Copy out all the records exactly.

####################

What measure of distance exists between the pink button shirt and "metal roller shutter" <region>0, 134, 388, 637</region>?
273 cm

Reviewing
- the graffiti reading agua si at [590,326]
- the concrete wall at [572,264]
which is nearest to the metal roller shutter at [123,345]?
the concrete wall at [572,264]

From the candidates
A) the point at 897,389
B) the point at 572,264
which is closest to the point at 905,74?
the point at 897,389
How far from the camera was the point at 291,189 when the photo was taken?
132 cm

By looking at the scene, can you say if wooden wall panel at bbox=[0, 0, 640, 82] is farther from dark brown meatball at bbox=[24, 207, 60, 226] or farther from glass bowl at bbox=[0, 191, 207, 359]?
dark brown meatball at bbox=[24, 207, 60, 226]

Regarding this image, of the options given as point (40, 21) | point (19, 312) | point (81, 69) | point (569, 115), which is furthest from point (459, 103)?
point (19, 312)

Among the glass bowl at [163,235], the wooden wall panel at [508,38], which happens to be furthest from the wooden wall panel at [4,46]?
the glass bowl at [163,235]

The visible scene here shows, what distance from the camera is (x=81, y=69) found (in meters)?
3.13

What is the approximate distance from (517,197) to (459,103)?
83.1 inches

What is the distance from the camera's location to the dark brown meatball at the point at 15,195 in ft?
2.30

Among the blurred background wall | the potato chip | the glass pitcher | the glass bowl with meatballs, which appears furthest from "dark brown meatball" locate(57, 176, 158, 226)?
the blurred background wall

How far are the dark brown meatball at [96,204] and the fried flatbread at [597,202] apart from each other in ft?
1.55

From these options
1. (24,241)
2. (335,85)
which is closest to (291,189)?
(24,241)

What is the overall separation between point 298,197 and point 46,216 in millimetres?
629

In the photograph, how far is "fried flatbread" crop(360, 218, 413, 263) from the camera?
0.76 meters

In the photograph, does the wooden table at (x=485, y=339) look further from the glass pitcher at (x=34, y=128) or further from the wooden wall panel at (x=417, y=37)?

####################

**Correct response**:
What measure of distance exists between the pink button shirt and "metal roller shutter" <region>0, 134, 388, 637</region>?
273 cm

Reviewing
- the graffiti reading agua si at [590,326]
- the concrete wall at [572,264]
which is nearest to the metal roller shutter at [123,345]?
the concrete wall at [572,264]

From the candidates
A) the point at 897,389
B) the point at 572,264
which is closest to the point at 905,74?
the point at 897,389
How far from the camera was the point at 291,189 when the photo was taken?
132 cm

By looking at the scene, can you say if wooden wall panel at bbox=[0, 0, 640, 82] is farther from dark brown meatball at bbox=[24, 207, 60, 226] or farther from glass bowl at bbox=[0, 191, 207, 359]?
dark brown meatball at bbox=[24, 207, 60, 226]

Regarding this image, of the options given as point (40, 21) | point (19, 312) | point (81, 69) | point (569, 115), which is furthest from point (459, 103)?
point (19, 312)

Among the glass bowl at [163,235], the wooden wall panel at [508,38], which happens to be furthest from the wooden wall panel at [4,46]?
the glass bowl at [163,235]

The visible scene here shows, what distance from the camera is (x=81, y=69) found (in meters)?
3.13

What is the approximate distance from (517,197) to (459,103)?
83.1 inches

What is the distance from the camera's location to the dark brown meatball at the point at 15,195 in ft?
2.30

Among the blurred background wall | the potato chip | the glass pitcher | the glass bowl with meatballs, which appears furthest from "dark brown meatball" locate(57, 176, 158, 226)?
the blurred background wall

How far are the dark brown meatball at [96,204] and the fried flatbread at [597,202] apart from each other in ft?
1.55

From these options
1. (24,241)
2. (335,85)
which is closest to (291,189)?
(24,241)

What is the overall separation between point 298,197 and point 46,216 in millimetres?
629

In the photograph, how far is "fried flatbread" crop(360, 218, 413, 263) from the camera?
0.76 meters

In the photograph, does the wooden table at (x=485, y=339) look further from the glass pitcher at (x=34, y=128) or further from the wooden wall panel at (x=417, y=37)?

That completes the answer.